DSL with no voice line rental is called “naked DSL”. It is more expensive than the existing “clothed DSL” services, as it must include the full cost of the copper wire that is the connection between a customer’s property and the local exchange (which was previously included in the voice line rental). The wholesale price of naked DSL will typically be higher than that of “clothed DSL” by (roughly) the full LLU charge. In other words, the actual cost saving on switching to naked DSL will be relatively low. The only difference is that the customer will not pay BT for the electronics in the local exchange that support the voice service. The “problem” in reality is thus much smaller than that perceived by those customers who feel forced to pay for voice line rental which they do not want. Broadband without voice line rental would be almost the same price as current double-play packages that include voice line rental.

ISPs using LLU (such as Sky and TalkTalk) and the cable operator Virgin Media do not have to follow this model of low broadband prices and high telephone line rental prices in double-play bundles, yet they have chosen to do so (although Virgin Media does have a broadband-only offer). It is therefore hard to blame BT or Ofcom in a situation where 59.5%1  of UK broadband lines in service are not constrained by BT's choices.

Do consumers need protection?

If consumers really were demanding broadband-only services, we would expect Virgin Media’s market share to be much higher (as they offer a broadband-only product). This apparent paradox may relate to the focus of customers’ attention in comparisons of bundle pricing. Operators vigorously advertise low-headline broadband prices in double-play bundles (which attract customers’ attention), but the underlying voice line rental prices are not very competitive (because customers apparently do not focus on these). This is not a telecoms-specific phenomenon: breakfast is expensive in hotels, because the price of the room is the focus of competition.

At the same time, the UK Advertising Standards Authority (ASA) (a self- and co-regulatory body) has also been considering this area. It objects to the advertising of offers that are misunderstood by consumers, recently stating that: “We consider that the current approach typically taken by advertisers – where prices for several elements of the offer (broadband, introductory offer, line rental, contract length) are presented separately – is likely to mislead consumers.”

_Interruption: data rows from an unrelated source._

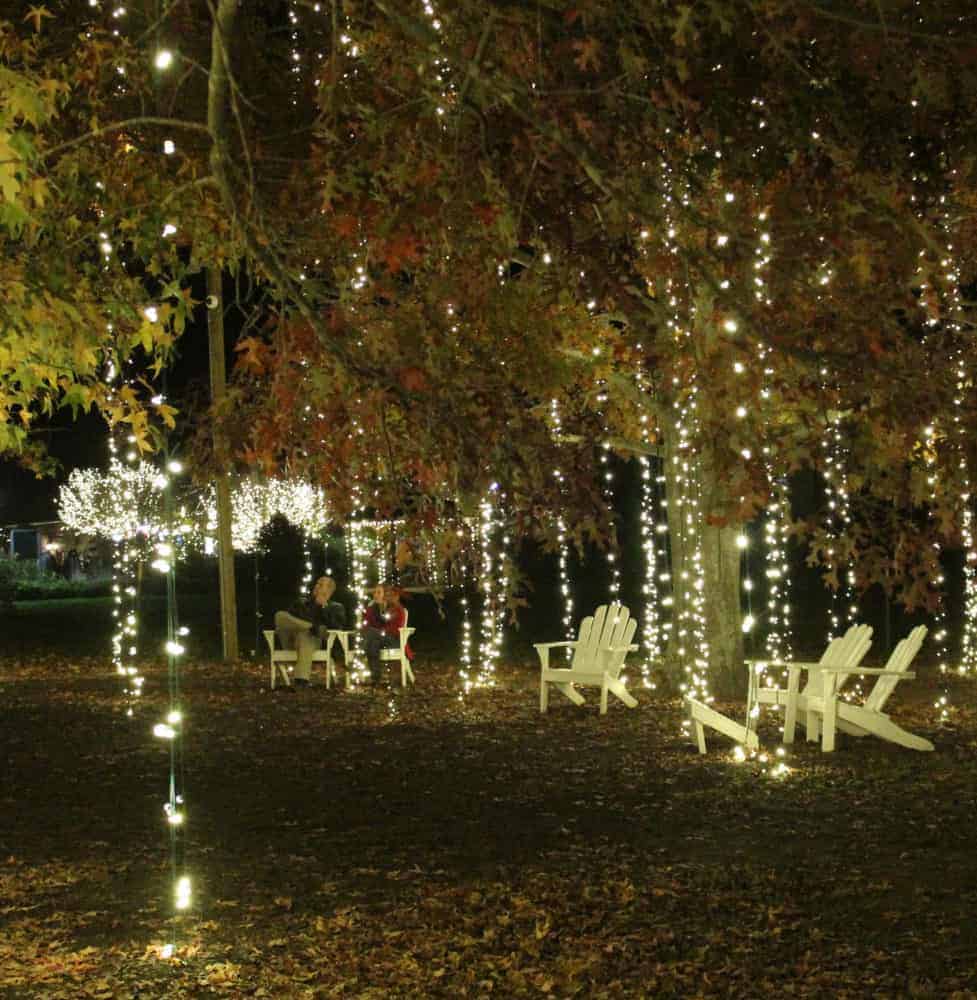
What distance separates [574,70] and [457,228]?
0.77 meters

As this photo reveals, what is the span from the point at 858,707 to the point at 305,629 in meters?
6.91

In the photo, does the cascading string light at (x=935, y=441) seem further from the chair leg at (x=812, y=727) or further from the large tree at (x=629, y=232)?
the chair leg at (x=812, y=727)

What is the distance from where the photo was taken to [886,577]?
16.9ft

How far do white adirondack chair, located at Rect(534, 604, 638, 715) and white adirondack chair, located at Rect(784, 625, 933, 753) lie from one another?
2.54m

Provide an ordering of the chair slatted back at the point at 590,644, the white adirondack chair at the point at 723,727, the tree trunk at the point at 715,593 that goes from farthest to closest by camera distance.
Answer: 1. the tree trunk at the point at 715,593
2. the chair slatted back at the point at 590,644
3. the white adirondack chair at the point at 723,727

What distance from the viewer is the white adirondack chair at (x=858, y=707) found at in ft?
35.8

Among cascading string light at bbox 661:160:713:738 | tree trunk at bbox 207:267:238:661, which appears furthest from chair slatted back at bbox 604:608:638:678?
tree trunk at bbox 207:267:238:661

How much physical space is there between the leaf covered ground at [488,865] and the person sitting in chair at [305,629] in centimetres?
327

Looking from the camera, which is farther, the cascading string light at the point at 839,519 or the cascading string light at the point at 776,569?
the cascading string light at the point at 776,569

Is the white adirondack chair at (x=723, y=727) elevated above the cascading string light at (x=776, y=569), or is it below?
below

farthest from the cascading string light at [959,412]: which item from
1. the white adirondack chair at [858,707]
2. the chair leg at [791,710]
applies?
the chair leg at [791,710]

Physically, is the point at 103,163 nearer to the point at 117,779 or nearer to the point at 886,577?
the point at 117,779

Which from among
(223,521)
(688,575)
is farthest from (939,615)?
(223,521)

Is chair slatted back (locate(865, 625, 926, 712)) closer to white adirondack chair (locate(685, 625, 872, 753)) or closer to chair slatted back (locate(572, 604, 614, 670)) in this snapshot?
white adirondack chair (locate(685, 625, 872, 753))
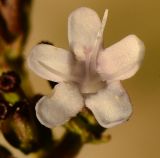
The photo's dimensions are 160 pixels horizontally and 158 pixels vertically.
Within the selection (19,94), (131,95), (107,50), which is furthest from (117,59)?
(19,94)

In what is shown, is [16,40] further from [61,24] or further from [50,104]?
[50,104]

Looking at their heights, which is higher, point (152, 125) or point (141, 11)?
point (141, 11)

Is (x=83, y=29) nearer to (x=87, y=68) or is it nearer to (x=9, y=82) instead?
(x=87, y=68)

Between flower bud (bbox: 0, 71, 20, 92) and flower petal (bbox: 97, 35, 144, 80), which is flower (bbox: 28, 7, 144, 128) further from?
flower bud (bbox: 0, 71, 20, 92)

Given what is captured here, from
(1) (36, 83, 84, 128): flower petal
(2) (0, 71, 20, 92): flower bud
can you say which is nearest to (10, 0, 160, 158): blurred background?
(2) (0, 71, 20, 92): flower bud

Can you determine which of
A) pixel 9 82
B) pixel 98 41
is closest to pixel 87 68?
pixel 98 41

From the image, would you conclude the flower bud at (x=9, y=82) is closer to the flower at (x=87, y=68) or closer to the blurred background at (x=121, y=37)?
the blurred background at (x=121, y=37)

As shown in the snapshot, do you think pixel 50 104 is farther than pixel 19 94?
No

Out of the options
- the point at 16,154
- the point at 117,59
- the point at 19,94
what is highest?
the point at 117,59
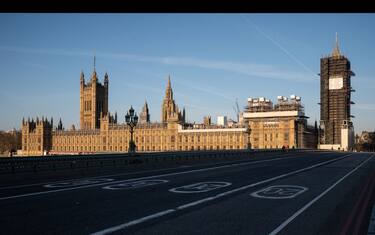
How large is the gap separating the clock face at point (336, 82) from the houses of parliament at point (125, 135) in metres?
47.3

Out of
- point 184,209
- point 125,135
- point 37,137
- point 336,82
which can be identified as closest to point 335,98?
point 336,82

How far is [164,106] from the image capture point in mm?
185750

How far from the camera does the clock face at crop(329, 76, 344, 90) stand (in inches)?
6983

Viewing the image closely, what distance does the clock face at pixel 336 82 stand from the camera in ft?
582

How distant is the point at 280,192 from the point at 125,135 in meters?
161

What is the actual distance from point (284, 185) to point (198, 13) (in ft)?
52.5

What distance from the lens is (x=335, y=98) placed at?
179625 millimetres

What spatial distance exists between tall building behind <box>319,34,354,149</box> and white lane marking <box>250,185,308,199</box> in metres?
159

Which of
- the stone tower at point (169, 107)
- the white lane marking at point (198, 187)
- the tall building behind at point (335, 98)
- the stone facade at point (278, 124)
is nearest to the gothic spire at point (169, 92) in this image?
the stone tower at point (169, 107)

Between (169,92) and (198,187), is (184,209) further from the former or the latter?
(169,92)

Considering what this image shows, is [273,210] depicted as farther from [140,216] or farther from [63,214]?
[63,214]

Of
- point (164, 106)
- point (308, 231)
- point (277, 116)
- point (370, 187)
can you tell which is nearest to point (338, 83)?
point (277, 116)

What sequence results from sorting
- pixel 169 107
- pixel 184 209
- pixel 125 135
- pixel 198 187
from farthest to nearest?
1. pixel 169 107
2. pixel 125 135
3. pixel 198 187
4. pixel 184 209

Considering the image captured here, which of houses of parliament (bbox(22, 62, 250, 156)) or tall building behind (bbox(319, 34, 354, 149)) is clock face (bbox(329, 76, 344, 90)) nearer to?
tall building behind (bbox(319, 34, 354, 149))
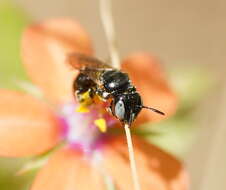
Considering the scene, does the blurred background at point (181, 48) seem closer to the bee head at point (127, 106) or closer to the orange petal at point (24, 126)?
the orange petal at point (24, 126)

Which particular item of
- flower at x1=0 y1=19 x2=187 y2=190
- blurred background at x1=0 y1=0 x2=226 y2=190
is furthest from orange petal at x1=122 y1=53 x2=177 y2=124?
blurred background at x1=0 y1=0 x2=226 y2=190

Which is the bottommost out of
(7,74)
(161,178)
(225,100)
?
(225,100)

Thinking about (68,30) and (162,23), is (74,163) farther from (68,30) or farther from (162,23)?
(162,23)

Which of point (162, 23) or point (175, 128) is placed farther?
point (162, 23)

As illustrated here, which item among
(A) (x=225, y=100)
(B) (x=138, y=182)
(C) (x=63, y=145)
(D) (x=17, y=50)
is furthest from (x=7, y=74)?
(A) (x=225, y=100)

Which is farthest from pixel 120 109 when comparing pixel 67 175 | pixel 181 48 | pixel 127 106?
pixel 181 48

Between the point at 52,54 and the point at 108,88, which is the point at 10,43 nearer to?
the point at 52,54

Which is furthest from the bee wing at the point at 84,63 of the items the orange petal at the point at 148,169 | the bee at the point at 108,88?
the orange petal at the point at 148,169
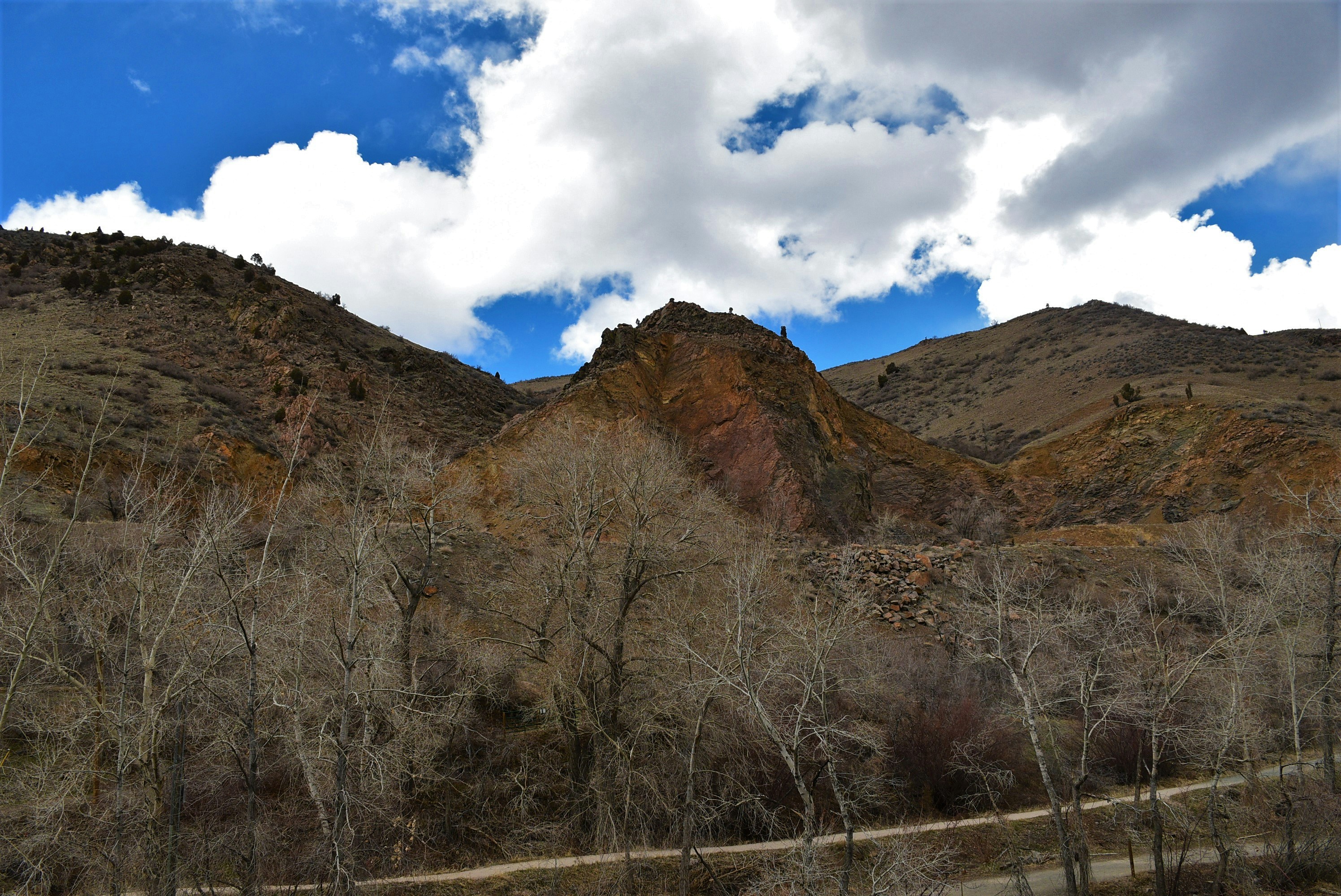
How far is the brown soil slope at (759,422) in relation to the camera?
3647 centimetres

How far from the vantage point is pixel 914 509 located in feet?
147

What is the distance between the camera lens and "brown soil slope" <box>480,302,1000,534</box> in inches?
1436

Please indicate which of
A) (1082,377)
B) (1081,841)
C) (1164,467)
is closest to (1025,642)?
(1081,841)

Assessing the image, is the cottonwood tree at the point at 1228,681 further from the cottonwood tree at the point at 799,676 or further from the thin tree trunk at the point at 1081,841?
the cottonwood tree at the point at 799,676

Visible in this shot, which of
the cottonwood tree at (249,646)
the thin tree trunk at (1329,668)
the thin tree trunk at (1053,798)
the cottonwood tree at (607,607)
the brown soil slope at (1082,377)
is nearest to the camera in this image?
the cottonwood tree at (249,646)

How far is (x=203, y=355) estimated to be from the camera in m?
46.7

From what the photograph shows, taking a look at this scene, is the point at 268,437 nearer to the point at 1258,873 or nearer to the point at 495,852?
the point at 495,852

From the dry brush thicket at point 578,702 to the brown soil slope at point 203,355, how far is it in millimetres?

The ASA recently issued guidance on how these offers should be advertised in the future, concluding (among other things) that broadband advertisements that include price claims should show all-inclusive up-front and monthly costs from October 2016. Policy interventions can also have some effect. New Zealand has already transitioned to a model where the copper line is bundled with the wholesale broadband service for broadband customers, with voice being an optional add-on. Naked DSL was already available in New Zealand before this change, although its take-up remains low.

By comparison, Ofcom has previously chosen not to force BT to offer naked DSL, after a market review. However, even if Ofcom were to decide differently, this would not address the wider problem of the pricing structure for double play offers.

It is unclear whether the change in advertising recommended by the ASA will result in changes to the structure of the charges themselves (which is the politician’s target). The need for clearer advertising might instead suggest that an offer modelled on that of the French operator “Free” is required in the UK: a simple fixed monthly price for voice line rental, unlimited calls to fixed-geographic and mobile numbers (including international), broadband Internet and free-to-air TV. However, some consumers would then be paying for even more services they do not use.